Today it struck me. The $20 found between the seats at last night's basketball game was a sign from God.

Like all signs from God, it arrived a little thin in the explanation department. However, having been exposed to enough interpretations of heavenly beacons, I am able to narrow down the possibilities:

A. God wants me to be rich. This is a pretty straightforward interpretation favored by televangelists. I like it myself, but I think God has other plans.

B. Riches will be mine in the next life. I'm checking my planner, and I just don't see an opening until about 2037. Do the riches compound tax-free in the meantime?

C. God wanted to pay for our beers. Thanks. My wife and I spent enough on four Summits to buy an entire case at the Liquor Barrel. With God kicking in, we about broke even, plus tip.

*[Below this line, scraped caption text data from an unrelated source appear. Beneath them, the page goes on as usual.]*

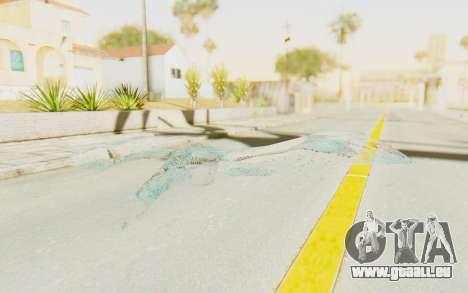 Pina from Sword Art Online pour GTA San Andreas deuxième écran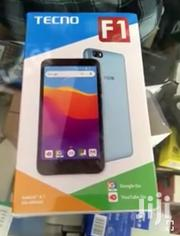 New Tecno F1 8 GB | Mobile Phones for sale in Central Region, Kampala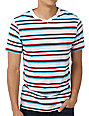 Empyre CMYK White Striped V-Neck T-Shirt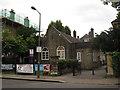 TQ2674 : St Anne's church hall, Wandsworth by Stephen Craven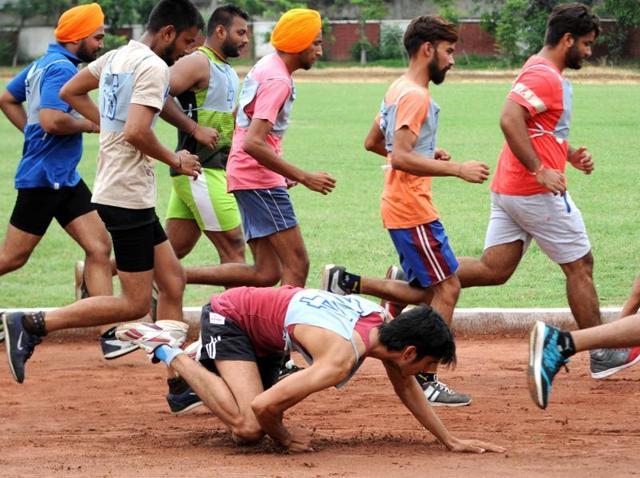Dope Test,Punjab,Drugs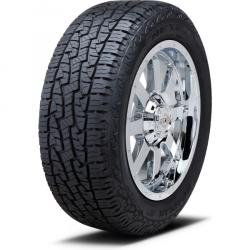 Nexen Roadian AT 265/70 R16 112H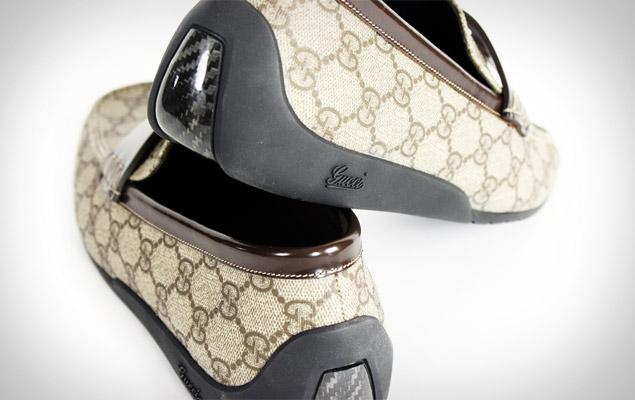 gucci gg plus Gucci GG Plus Moccasin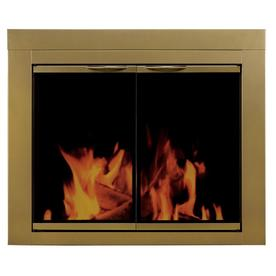 Pleasant Hearth Ashlynn Antique Brass Large Cabinet-Style Fireplace Doors with Clear Tempered Glass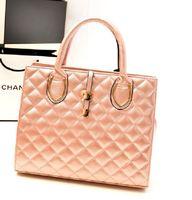 Christmas fashion rivet lock style women handbags UK popular  lady leather  W5566 Quilted Threads handbags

D. God was testing me. He wanted to see whether my first instinct was to snatch up the lucre or leave it for the cleaning crew to find. Flunked that one, but I plan to give it away the first chance I get.

E. God was serving up a critique of current economic policy. Gee, do you think?

I don't know whether the guy who lost the twenty will miss it, but I do know that it makes absolutely no difference to my life—while it probably would for the minimum wage earner who comes by after 10 p.m. to clean up the cups, the peanut shells, the spilled beer and hot dog wrappers. But that's not the way it works.

People like me—comfortable, sitting in the good seats—are the ones who find money, in ways the cleaning crew cannot begin to imagine. Stock tips, municipal bonds, benefits and expenses picked up by our companies, 401(k) matches, capital gains, caps on Social Security taxes, mortgage interest deductions, insurance dodges and tax deductions, frequent flier miles...

We deserve it, don't we? For being born in the right family. For staying in school. For working hard. For taking risk. For working the angles. For refusing to be a sucker. And for not being so stupid as to walk past the money lying at our feet.

Do I have everything? No. Do I need more? Not really. Will another percent of tax or one lost deduction change my way of life? Not so's I'd notice. But you would think there was something unholy about asking the rich to bear more so the poor could sustain just a bare minimum.

God, if I'm wrong on this, please strike me down right now.